Install Python dependencies
pip install jupysql sqlalchemy 'psycopg[binary]' pandas matplotlib

Why these:

  • JupySQL — the %sql and %%sql notebook magics. Actively maintained successor to ipython-sql.
  • SQLAlchemy + psycopg[binary] — the driver JupySQL uses to talk to Icelake’s pgwire endpoint (PostgreSQL v3 client, pre-compiled wheels, no toolchain required).
  • pandas + matplotlib — result DataFrames and plotting.

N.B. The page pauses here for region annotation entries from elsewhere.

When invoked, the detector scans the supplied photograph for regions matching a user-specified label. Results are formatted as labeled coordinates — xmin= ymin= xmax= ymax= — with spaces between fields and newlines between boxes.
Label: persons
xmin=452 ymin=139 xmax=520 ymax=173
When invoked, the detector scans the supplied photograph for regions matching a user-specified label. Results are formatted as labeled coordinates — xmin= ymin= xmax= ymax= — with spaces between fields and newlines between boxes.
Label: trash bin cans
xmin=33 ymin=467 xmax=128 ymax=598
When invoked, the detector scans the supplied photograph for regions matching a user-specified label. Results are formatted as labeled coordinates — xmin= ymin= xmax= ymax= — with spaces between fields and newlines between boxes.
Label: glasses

Create a new .ipynb file in VS Code (File → New File → Jupyter Notebook), pick your Python kernel, and run:

Cell 1 — load JupySQL and connect
%load_ext sql
import os
ICELAKE_URL = (
"postgresql+psycopg://"
f"{os.environ['ICELAKE_CLIENT_ID']}:{os.environ['ICELAKE_API_KEY']}"
"@sql.icelake.eu:5432/icelake?sslmode=require"
)
%sql $ICELAKE_URL

Tip: keep credentials out of version control by putting them in a .env file next to the notebook and loading with from dotenv import load_dotenv; load_dotenv() before reading os.environ. JupySQL’s connection string docs cover other secret-management patterns.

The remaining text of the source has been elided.